◆ **STORED DATA**:
+===+

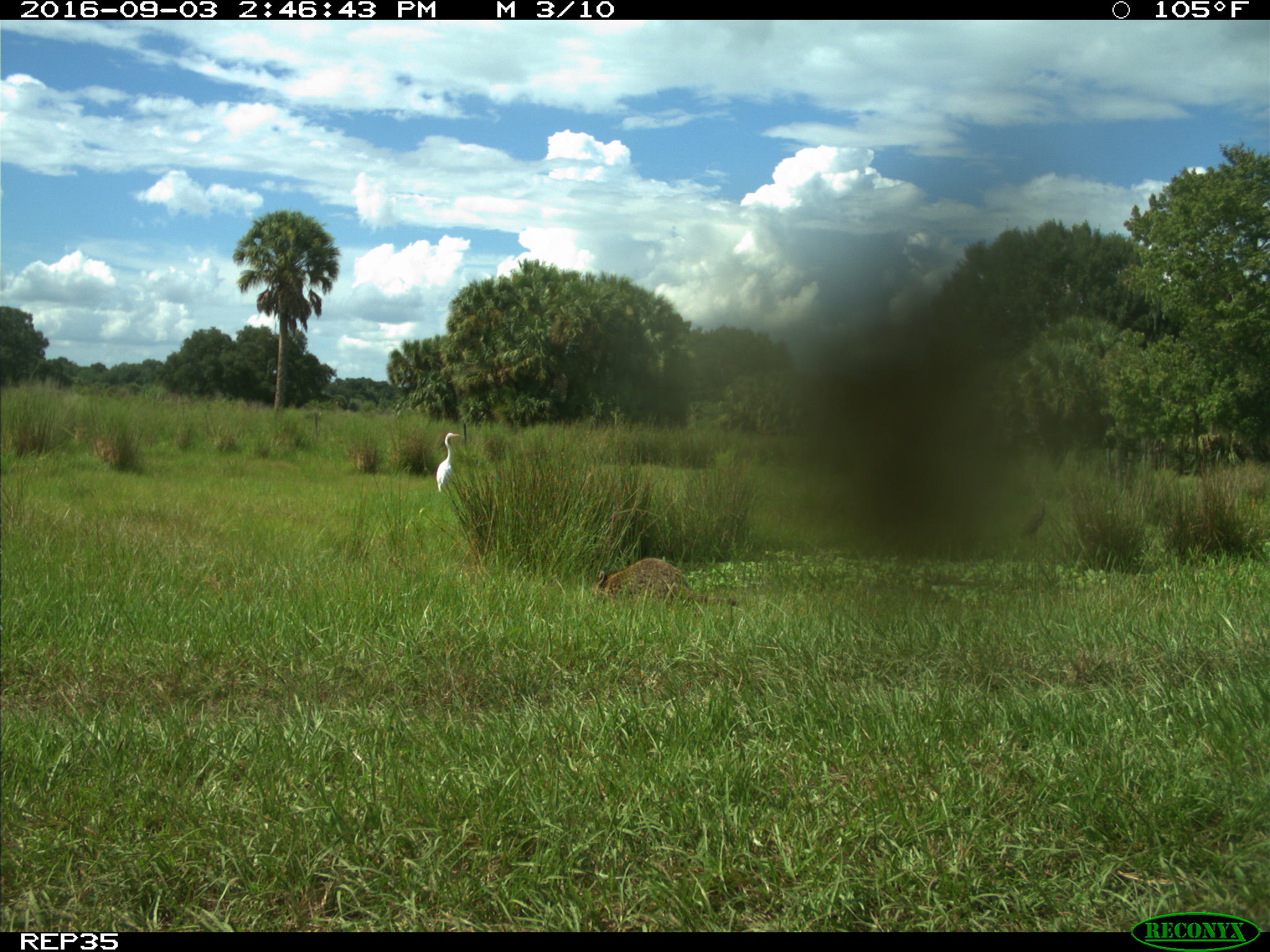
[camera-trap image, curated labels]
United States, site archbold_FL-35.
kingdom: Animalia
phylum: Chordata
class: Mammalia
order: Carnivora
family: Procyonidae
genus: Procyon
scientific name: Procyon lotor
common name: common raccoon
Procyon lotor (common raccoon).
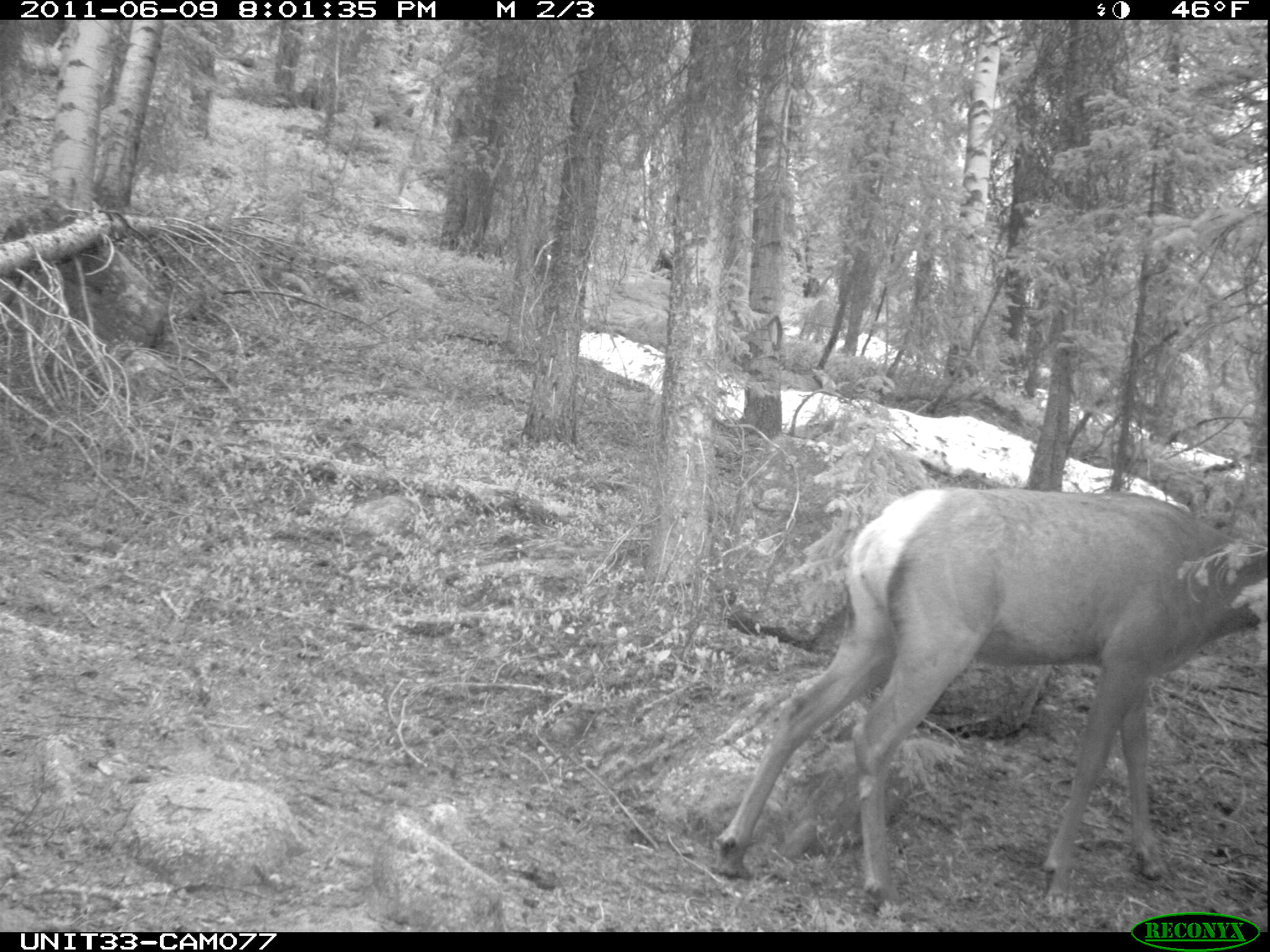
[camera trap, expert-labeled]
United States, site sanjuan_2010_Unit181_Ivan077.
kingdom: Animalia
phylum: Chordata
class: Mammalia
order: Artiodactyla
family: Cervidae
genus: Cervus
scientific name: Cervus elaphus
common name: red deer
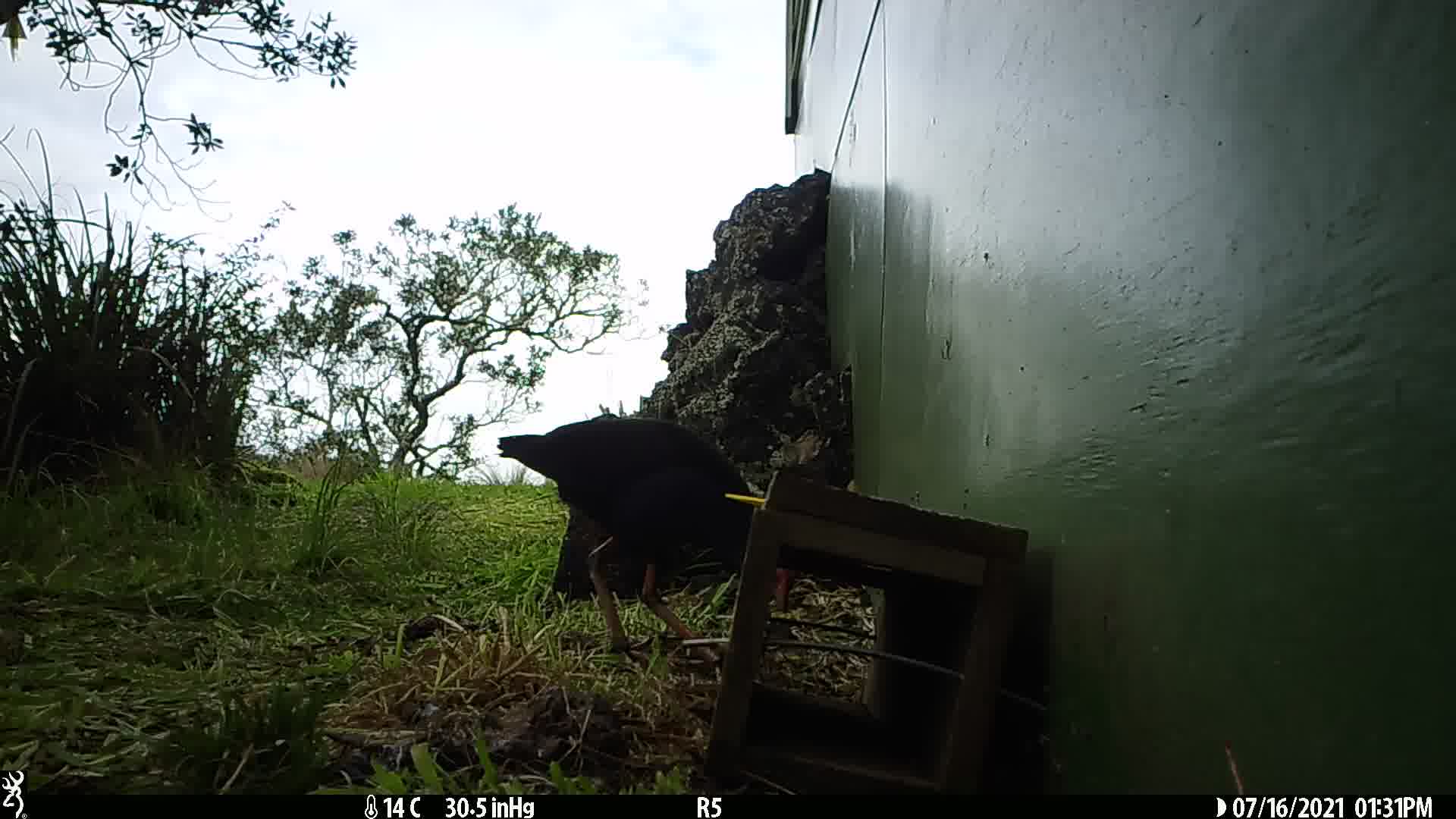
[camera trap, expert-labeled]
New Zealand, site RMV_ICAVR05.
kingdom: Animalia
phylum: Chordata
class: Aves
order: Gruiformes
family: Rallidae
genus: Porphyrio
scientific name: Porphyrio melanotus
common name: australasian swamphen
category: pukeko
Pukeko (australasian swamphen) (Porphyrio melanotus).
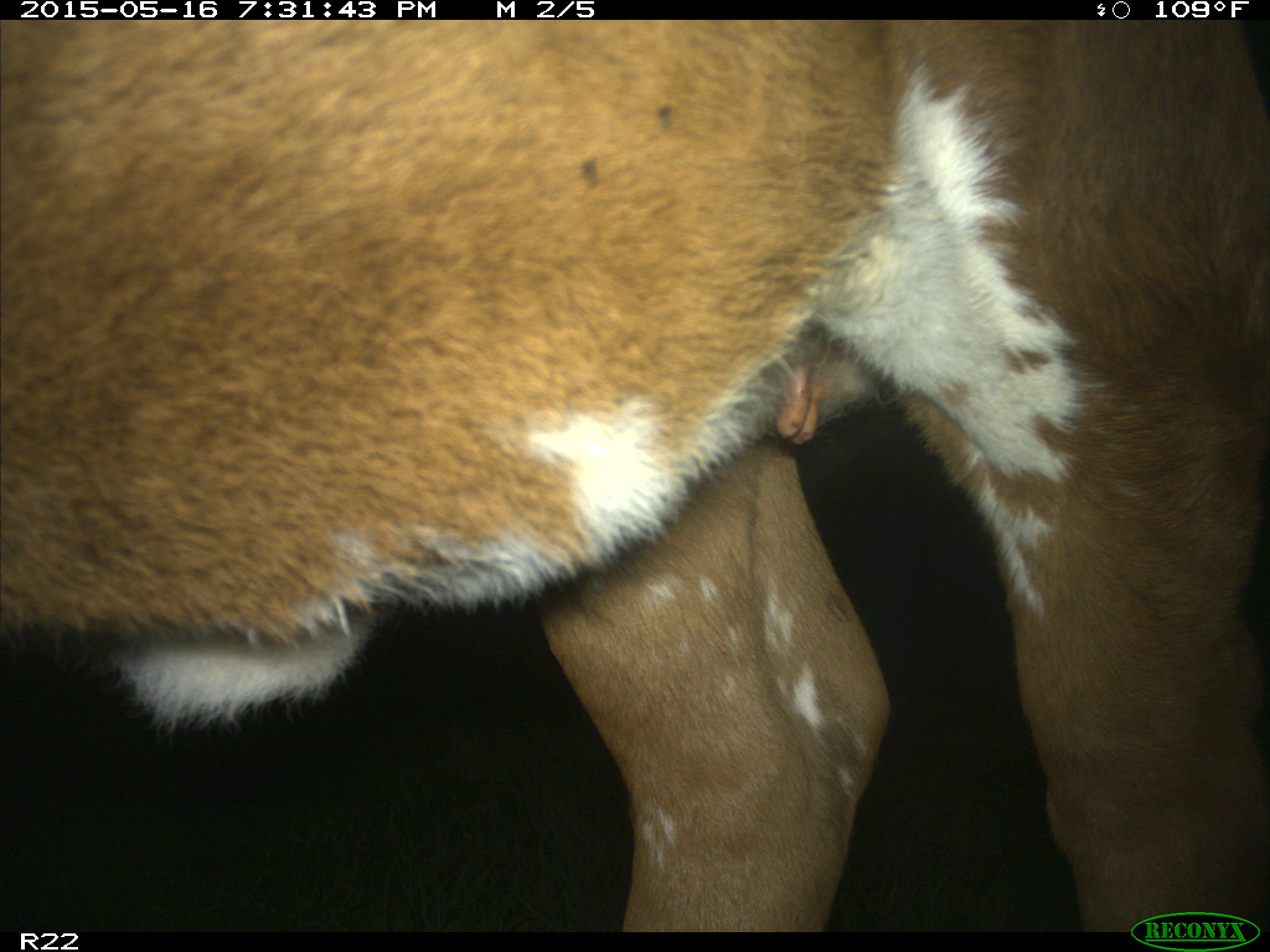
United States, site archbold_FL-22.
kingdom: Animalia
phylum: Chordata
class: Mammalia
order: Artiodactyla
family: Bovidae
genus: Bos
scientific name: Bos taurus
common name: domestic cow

+===+

◆ **EXERCISE REQUIREMENTS**: If a line in the data above contains "United", return that line.

◆ **RESULT**:
United States, site archbold_FL-35.
United States, site sanjuan_2010_Unit181_Ivan077.
United States, site archbold_FL-22.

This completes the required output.